Being part of the United Kingdom enables us to do more as a country. This is not just about how we see ourselves, it is about how the world sees us. Around the globe other people see the United Kingdom as something special, something precious.

They look with envy upon the stability of our country, the strength of our democracy, the richness of our culture and traditions, the breadth of our global role, and the extent of our diplomatic influence.

They prize their relationship with the United Kingdom, and in many cases reminisce about the role that the Scots, Welsh, English and Northern Irish made to the development of their nations.

From introducing football to building railways; fighting slavery and surveying mountains; and promoting education and democracy, underpinned by the rule of law, our forebears left their mark all over the world. These countries are waking up to the prospect that our Union could be rent apart. And universally, you will hear the question: Why?

Our enemies – those who spread terror in the world, who attack our citizens and despise our common values – would be satisfied if this happened. Our friends and allies are dismayed. They know the United Kingdom is a force for good; a valued partner; a stable friend.

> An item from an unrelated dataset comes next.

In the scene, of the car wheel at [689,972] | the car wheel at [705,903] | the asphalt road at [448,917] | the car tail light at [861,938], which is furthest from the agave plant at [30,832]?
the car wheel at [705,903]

We help those in need as one of the few nations that meets its target for development aid; saving lives in emergencies, enabling girls to get a good education, and using our Armed Forces and security services to support our allies abroad and to keep our families safe at home.

In a world that is becoming less stable, less safe we should be working together, not tearing ourselves apart.

Take Gaza, where the Scottish Government donated £500,000. It added to the £30m given by the UK government, and backed up by our actions to halt the fighting in the UN Security Council.

Or the preventing sexual violence in conflict campaign, where the UK is leading the way in seeking an end to rape as a weapon of war, stirring the conscience of the world as well as the actions of governments.

There is every sign the world is becoming systemically more dangerous. There are storms brewing in the Middle East and beyond that will buffet the UK.

We are facing far greater economic competition, a direct challenge to the prosperity of our future generations, and global threats from cyber attack and organised crime to terrorism.

Thinking forward to 20 years from now it will be even more important for the people of Scotland to benefit from the protection of one of the largest and most capable Armed Forces in the world and the best diplomats and intelligence agencies in the world.

We will need every ounce of ingenuity and strength that we can muster together.

It is absolutely not the time to break up our United Kingdom.

• William Hague is the Richmond MP and Leader of the House of Commons. This is an edited version of a speech delivered in Glasgow.